STATED GOAL: Could you copy out the rows below word for word, starting with the line that contains "Among the elements" and continuing through the end of the rows? Leave any pictures out.

GIVEN RECORDS:
--

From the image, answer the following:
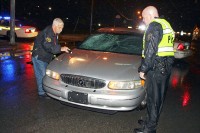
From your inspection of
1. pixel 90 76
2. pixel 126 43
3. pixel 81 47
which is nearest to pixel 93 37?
pixel 81 47

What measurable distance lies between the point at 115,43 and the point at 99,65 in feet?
5.09

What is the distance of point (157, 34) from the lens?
410 cm

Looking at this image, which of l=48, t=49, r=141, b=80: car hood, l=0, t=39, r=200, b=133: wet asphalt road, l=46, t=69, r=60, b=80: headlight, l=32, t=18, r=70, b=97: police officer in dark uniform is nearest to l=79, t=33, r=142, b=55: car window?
l=48, t=49, r=141, b=80: car hood

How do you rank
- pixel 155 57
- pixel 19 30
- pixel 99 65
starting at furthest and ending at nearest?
pixel 19 30
pixel 99 65
pixel 155 57

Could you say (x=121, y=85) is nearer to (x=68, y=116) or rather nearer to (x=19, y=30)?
(x=68, y=116)

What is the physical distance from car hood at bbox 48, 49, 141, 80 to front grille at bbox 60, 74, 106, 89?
6cm

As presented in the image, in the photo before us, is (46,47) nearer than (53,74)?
No

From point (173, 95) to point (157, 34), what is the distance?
3606 millimetres

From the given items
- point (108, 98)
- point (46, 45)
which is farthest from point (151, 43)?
point (46, 45)

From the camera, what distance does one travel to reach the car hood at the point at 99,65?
16.4 ft

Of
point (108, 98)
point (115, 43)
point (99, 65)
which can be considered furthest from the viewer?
point (115, 43)

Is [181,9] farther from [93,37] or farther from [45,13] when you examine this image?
[93,37]

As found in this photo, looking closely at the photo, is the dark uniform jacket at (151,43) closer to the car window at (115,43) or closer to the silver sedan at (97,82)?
the silver sedan at (97,82)

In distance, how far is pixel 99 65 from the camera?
5.28 meters
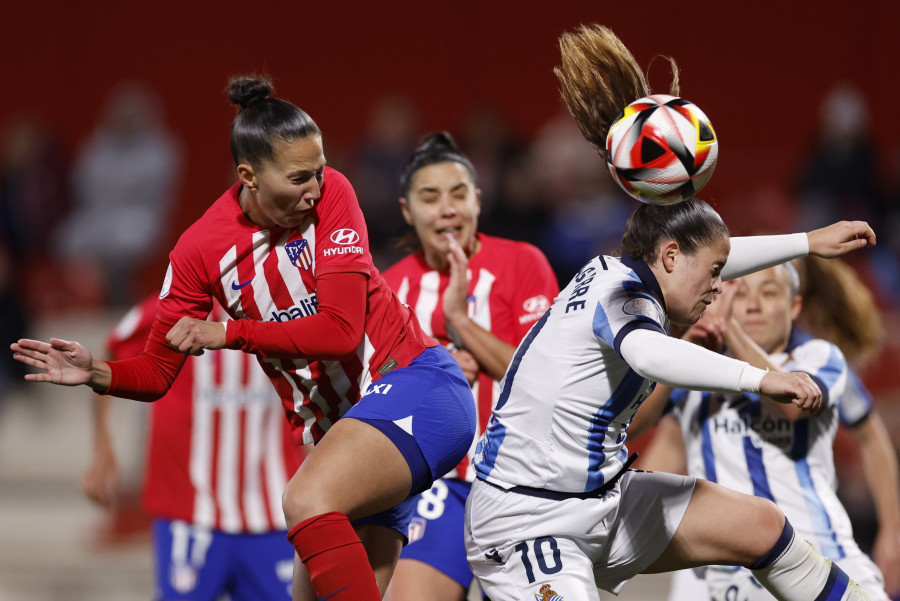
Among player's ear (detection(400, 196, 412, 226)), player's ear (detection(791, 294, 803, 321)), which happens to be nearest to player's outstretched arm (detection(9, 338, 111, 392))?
player's ear (detection(400, 196, 412, 226))

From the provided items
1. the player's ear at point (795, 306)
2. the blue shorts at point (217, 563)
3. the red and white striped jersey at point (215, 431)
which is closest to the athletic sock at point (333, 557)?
the blue shorts at point (217, 563)

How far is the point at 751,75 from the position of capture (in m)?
14.2

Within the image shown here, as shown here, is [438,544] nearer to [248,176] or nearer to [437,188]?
[437,188]

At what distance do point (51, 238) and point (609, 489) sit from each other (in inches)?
393

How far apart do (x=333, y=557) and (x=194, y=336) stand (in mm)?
780

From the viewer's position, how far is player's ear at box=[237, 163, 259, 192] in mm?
3535

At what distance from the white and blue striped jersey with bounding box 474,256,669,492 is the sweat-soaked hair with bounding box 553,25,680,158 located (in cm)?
53

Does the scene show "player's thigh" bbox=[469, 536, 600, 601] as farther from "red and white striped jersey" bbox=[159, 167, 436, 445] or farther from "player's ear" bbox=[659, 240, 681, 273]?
"player's ear" bbox=[659, 240, 681, 273]

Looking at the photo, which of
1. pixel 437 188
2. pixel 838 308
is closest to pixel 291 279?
pixel 437 188

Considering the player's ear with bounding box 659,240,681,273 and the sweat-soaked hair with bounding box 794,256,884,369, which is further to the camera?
the sweat-soaked hair with bounding box 794,256,884,369

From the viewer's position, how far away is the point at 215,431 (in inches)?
209

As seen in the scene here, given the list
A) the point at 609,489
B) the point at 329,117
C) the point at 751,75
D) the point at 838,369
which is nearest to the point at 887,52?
the point at 751,75

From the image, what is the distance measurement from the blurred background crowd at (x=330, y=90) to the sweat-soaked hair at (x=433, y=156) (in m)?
6.69

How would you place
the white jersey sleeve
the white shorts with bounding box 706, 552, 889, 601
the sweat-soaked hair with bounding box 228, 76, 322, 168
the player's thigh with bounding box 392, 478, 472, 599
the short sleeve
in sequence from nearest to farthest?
the short sleeve → the sweat-soaked hair with bounding box 228, 76, 322, 168 → the white jersey sleeve → the white shorts with bounding box 706, 552, 889, 601 → the player's thigh with bounding box 392, 478, 472, 599
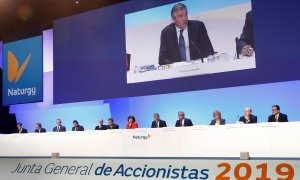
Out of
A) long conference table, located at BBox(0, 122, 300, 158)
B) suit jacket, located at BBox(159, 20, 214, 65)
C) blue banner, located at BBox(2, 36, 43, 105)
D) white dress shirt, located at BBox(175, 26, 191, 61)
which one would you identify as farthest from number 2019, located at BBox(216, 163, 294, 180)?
blue banner, located at BBox(2, 36, 43, 105)

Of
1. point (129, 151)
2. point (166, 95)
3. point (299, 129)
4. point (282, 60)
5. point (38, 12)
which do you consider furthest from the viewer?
point (38, 12)

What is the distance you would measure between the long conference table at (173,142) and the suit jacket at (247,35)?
10.4 ft

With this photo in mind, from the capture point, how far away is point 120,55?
8.96 m

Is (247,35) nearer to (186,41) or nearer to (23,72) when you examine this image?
(186,41)

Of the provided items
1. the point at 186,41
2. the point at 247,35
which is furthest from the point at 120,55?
the point at 247,35

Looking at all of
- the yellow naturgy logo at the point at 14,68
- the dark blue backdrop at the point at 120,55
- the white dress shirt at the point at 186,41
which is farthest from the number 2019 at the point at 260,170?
the yellow naturgy logo at the point at 14,68

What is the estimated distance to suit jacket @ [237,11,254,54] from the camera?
712 centimetres

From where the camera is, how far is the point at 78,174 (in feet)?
10.8

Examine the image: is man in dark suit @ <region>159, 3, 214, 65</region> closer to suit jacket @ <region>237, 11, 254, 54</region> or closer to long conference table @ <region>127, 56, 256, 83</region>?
long conference table @ <region>127, 56, 256, 83</region>

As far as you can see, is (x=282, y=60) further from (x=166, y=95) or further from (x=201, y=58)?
(x=166, y=95)

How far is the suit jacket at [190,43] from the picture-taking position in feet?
25.5

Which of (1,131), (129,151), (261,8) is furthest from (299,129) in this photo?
(1,131)

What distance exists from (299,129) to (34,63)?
28.8ft

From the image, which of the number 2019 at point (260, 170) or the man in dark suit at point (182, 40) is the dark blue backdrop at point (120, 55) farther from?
the number 2019 at point (260, 170)
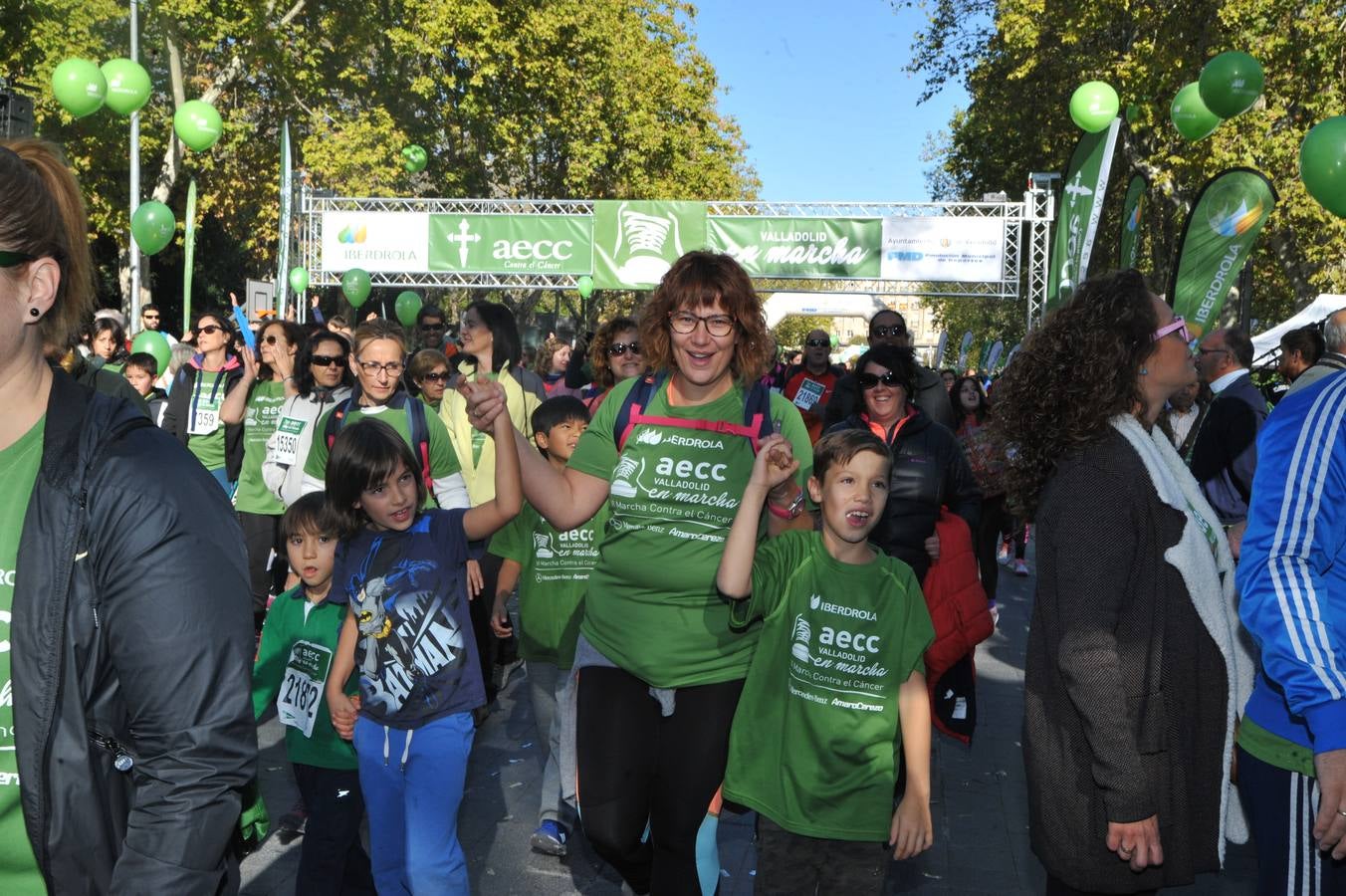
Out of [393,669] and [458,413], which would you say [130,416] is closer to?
[393,669]

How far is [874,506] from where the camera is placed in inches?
141

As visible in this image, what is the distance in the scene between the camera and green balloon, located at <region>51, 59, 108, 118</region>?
13359 mm

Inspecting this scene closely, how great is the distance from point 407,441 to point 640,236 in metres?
18.2

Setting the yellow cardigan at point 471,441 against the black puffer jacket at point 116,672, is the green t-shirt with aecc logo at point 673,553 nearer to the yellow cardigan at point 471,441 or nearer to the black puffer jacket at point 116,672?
the black puffer jacket at point 116,672

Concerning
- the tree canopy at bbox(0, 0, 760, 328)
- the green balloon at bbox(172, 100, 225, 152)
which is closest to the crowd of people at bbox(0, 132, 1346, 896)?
the green balloon at bbox(172, 100, 225, 152)

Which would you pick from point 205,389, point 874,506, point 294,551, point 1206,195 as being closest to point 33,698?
point 874,506

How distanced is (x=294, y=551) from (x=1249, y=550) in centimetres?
295

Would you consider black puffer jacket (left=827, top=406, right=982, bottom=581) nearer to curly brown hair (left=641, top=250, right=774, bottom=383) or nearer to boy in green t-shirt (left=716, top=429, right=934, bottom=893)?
curly brown hair (left=641, top=250, right=774, bottom=383)

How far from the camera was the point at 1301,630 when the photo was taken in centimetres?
250

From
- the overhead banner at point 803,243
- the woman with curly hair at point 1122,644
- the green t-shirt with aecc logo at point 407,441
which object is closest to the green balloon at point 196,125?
the overhead banner at point 803,243

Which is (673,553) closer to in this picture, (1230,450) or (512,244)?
(1230,450)

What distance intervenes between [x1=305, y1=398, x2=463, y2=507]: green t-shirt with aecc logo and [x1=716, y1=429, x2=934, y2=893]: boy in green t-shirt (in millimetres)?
2176

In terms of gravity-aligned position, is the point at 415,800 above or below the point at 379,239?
below

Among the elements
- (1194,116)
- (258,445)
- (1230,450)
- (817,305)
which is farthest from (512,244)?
(1230,450)
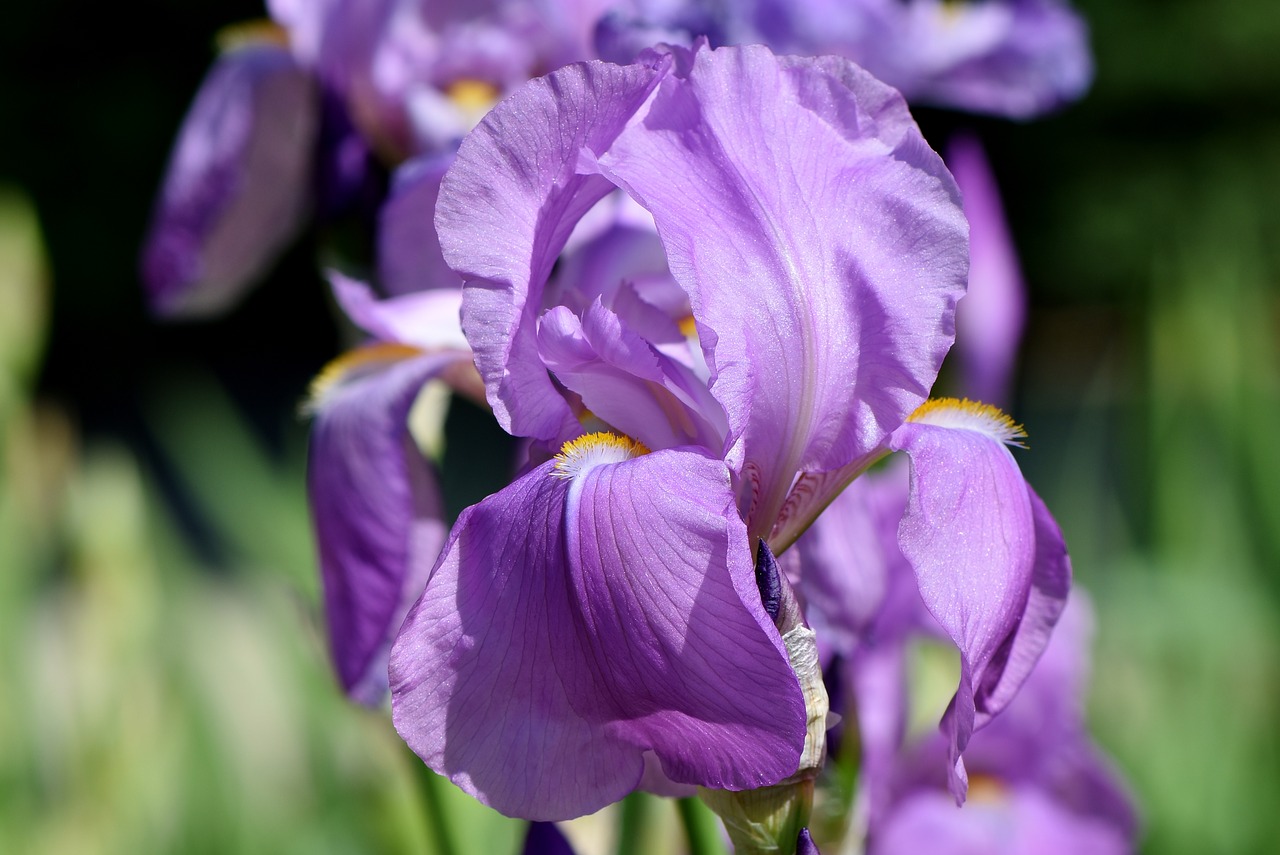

--

RESULT OF THE EXERCISE:
Among the elements
- (1194,116)
- (258,445)
- (1230,450)
- (817,305)
which is farthest from (512,244)?
(1230,450)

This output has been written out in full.